Massive crowds of millions of Iranians had just come out for the funeral of Soleimani in a rare show of national unity for a society wounded by a brutal crackdown on recent anti-government protests. The grievances of the protesters have now taken a back seat in the face of a bigger external threat.
Various political factions have been calling for retaliation for what Iranians viewed as an act of war, and the Supreme Leader Ayatollah Ali Khamenei vowed harsh revenge.
While the country seems to be willing to hit back at the world's strongest army, there is also no appetite for a full-on war in Iran.

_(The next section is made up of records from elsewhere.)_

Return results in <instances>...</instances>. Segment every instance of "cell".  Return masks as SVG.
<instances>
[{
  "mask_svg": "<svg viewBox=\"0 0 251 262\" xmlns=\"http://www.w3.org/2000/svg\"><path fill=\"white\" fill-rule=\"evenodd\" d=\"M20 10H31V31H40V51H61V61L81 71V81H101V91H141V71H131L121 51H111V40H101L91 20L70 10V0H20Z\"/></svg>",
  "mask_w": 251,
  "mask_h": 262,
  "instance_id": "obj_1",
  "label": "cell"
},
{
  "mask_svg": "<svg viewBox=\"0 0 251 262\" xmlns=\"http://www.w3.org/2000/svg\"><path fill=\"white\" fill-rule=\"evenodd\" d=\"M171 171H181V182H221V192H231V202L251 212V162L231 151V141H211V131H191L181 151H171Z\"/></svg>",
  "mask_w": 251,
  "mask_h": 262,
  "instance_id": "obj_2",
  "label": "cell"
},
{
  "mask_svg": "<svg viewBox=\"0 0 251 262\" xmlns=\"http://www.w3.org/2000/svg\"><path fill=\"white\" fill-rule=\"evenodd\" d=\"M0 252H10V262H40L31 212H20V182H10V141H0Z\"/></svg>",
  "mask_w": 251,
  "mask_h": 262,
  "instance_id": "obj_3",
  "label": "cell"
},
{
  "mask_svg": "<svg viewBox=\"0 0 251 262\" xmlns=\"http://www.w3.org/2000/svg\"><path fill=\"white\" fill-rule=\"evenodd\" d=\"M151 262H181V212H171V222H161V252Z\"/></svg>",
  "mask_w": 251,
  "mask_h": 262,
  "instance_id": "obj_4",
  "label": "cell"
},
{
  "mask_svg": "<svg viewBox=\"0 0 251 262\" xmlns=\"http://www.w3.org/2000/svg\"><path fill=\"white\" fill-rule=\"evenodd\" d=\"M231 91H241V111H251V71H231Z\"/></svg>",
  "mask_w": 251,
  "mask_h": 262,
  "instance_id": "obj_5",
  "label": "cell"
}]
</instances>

Memories of the eight-year war with Iraq in the 1980s are still well alive in Iran. A devastating war where hundreds of thousands of Iranians were killed, many border towns with Iraq were destroyed, and Kurdish villages were hit with chemical weapons by Saddam Hussain's army. Large portraits of the thousands of young "martyrs" of that war are still seen on city walls and every neighbourhood has a street named after one.
Iranians may be trying to conduct a high-profile yet low-casualty attack that can be portrayed as an appropriate retaliation for now, with the long-term goal of pushing American forces out of Iraq. So far it seems like that is the strategy.